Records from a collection

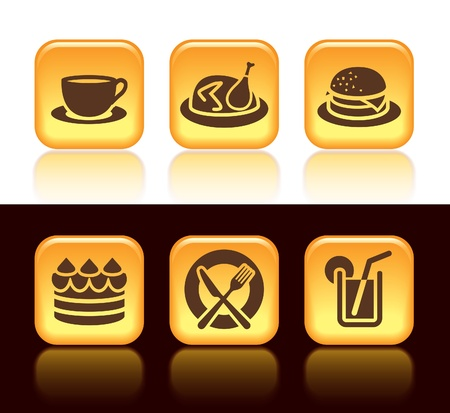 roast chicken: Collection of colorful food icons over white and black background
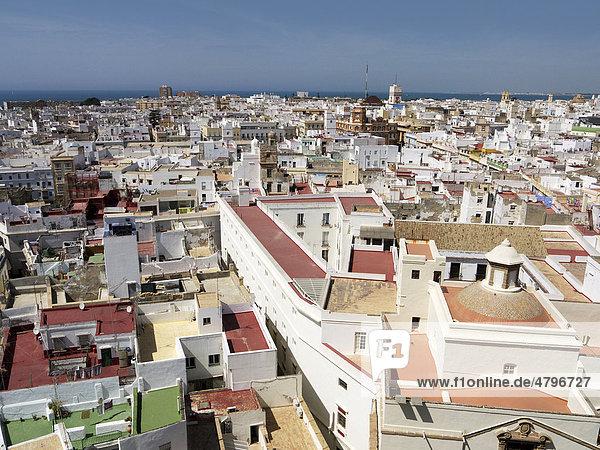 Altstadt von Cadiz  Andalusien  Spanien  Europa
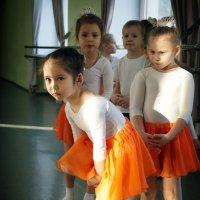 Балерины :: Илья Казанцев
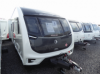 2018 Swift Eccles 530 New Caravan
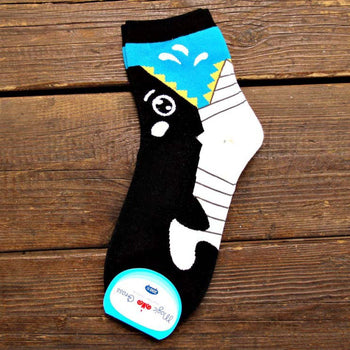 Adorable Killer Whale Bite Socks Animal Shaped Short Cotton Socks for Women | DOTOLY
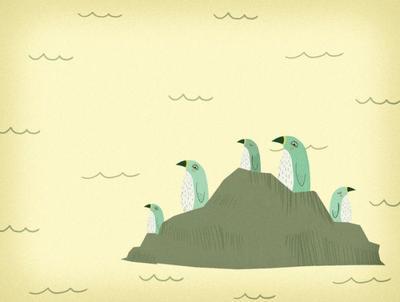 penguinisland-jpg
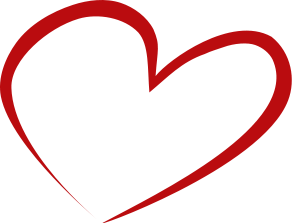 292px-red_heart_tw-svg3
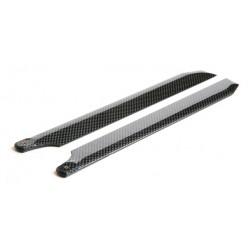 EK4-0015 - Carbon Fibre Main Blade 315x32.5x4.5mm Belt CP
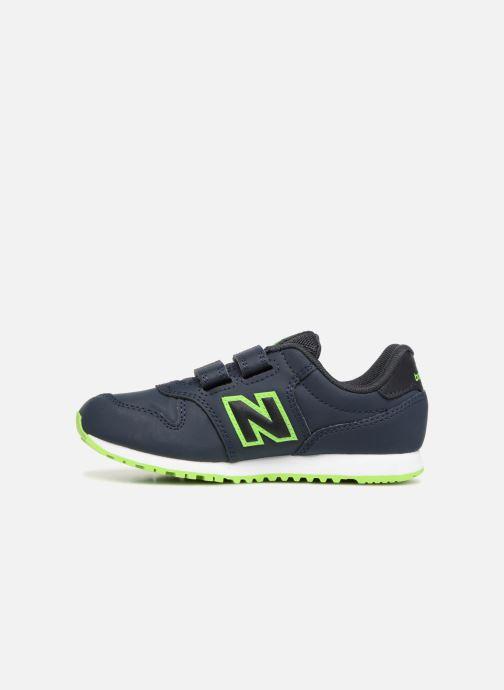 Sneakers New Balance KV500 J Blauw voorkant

--

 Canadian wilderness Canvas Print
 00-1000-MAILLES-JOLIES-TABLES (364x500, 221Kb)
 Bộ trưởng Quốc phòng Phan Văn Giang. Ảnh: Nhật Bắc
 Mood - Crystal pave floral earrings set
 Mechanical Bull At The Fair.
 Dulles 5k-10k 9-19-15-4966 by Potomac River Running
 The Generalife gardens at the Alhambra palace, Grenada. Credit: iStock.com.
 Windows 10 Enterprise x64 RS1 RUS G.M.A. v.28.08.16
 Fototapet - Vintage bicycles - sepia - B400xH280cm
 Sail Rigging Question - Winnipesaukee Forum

---

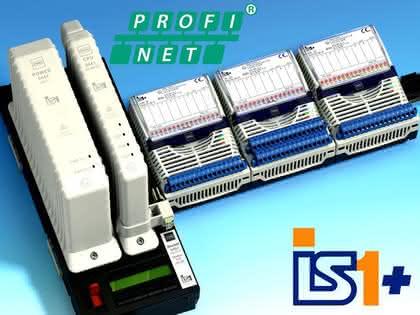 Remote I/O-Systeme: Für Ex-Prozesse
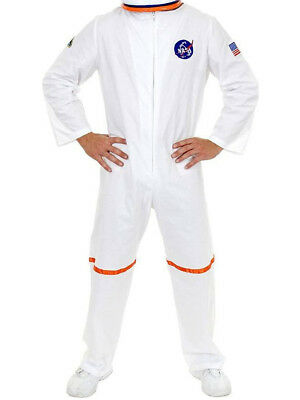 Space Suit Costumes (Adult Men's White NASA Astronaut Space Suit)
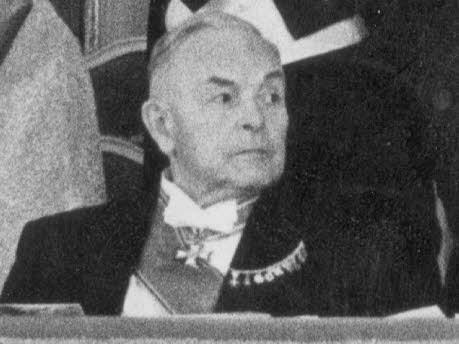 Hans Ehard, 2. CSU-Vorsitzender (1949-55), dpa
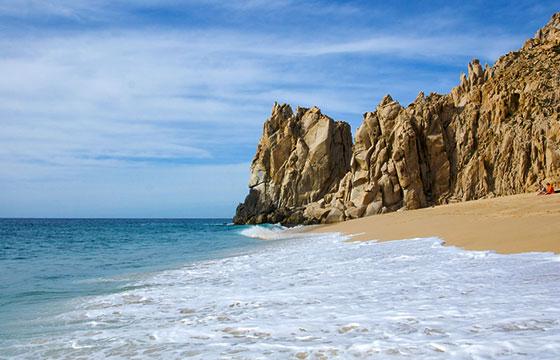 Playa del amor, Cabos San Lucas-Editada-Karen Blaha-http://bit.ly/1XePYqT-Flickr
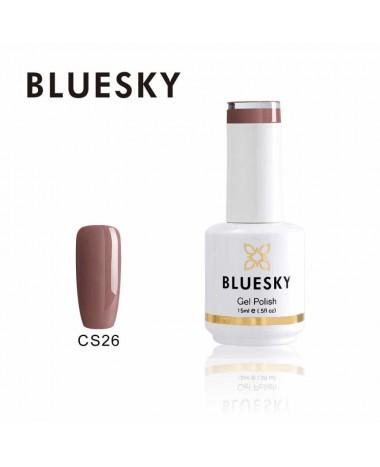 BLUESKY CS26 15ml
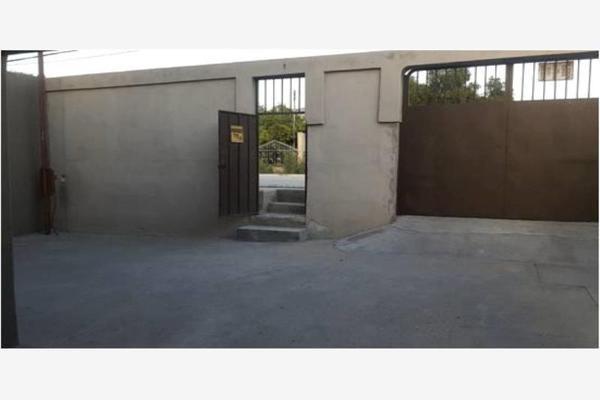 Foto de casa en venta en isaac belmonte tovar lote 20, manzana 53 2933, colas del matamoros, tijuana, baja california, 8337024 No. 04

:: TASK OBJECTIVE ::
Using the data above, retype exactly the lines from the line with "roast chicken: Collection" to the line with "Sneakers New Balance KV500 J Blauw voorkant", inclusive. No pictures and nothing else.

:: ANSWER AREA ::
 roast chicken: Collection of colorful food icons over white and black background
 Altstadt von Cadiz  Andalusien  Spanien  Europa
 Балерины :: Илья Казанцев
 2018 Swift Eccles 530 New Caravan
 Adorable Killer Whale Bite Socks Animal Shaped Short Cotton Socks for Women | DOTOLY
 penguinisland-jpg
 292px-red_heart_tw-svg3
 EK4-0015 - Carbon Fibre Main Blade 315x32.5x4.5mm Belt CP
 Sneakers New Balance KV500 J Blauw voorkant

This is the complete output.